Mid-Winter Roof Care: Pretty Sights Can Hide Ugly Problems
Whether you live in a northern state that is known for yearly snow, or you have a home up in the snow-prone mountains in a southern state, you need to ensure your roof stays in good condition. Snow, ice, and cold, damp conditions can all damage your roof if you're not careful. By knowing what to look for and when to inspect, though, you can limit or prevent damage and keep your home in good shape.
Icicles and Ice Dams
Damaged or improperly installed insulation can lead to heat from your home escaping through the attic or crawlspace and heating up the bottom layer of snow on the roof. That melted bottom layer can then refreeze, eventually building up into a block of ice called an ice dam. This ice dam can prevent water from reaching the gutter and flowing away safely. When water does hit the ice dam, it instead overflows and often freezes into the form of icicles. These pose their own dangers, namely the fact that they can be heavy and sharp, and they have been responsible for injuries. If you see any signs of icicles or ice dams, you need to take immediate action. Call in both an insulation company to fix what's happening in the home, and a roofing company to ensure the roof itself is still in one piece.
Even if you aren't experiencing ice dams, you could have a clogged gutter creating a backup when water tries to flow away from your roof. Just because your trees are no longer dropping leaves doesn't mean others' trees aren't, so get that gutter cleaned out before winter, and have it inspected in the middle of winter, too. If you notice water overflowing the gutter, have the gutter checked immediately.
A heavy snowfall once in a while won't do much to the roof, but if your area is experiencing unusually heavy snows along with temperatures that stay below freezing -- thus not giving the snow the chance to melt away -- you need to get the snow removed from the roof. Too much snow means too much weight, which can create cracks in the roof or damage the frame of the house.

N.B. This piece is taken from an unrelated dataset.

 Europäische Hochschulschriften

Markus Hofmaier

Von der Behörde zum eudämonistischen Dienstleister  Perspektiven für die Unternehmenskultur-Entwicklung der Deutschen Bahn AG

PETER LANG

For ground floor roofs, you can use a roof rake to carefully pull down the extra snow while you stand on the ground; for upper stories, call a roofing company. Do not attempt to remove snow from upper stories yourself.
You actually don't have to panic if you see what might be algae on your roof. You should have it checked, to be sure it actually is algae and not something else; algae on asphalt shingles, for example, can also look like worn patches that need to be replaced. If the patches are algae, do get them cleaned because they are unsightly and can attract other organisms like molds. Alarm, however, is not required.
Taking care of a roof in winter isn't that hard, but you do have to be vigilant. If you see anything out of the ordinary, call a home roofing company. Your roof is a part of your home that you can't take chances with, and a roofing company helps keep that part in service-worthy shape.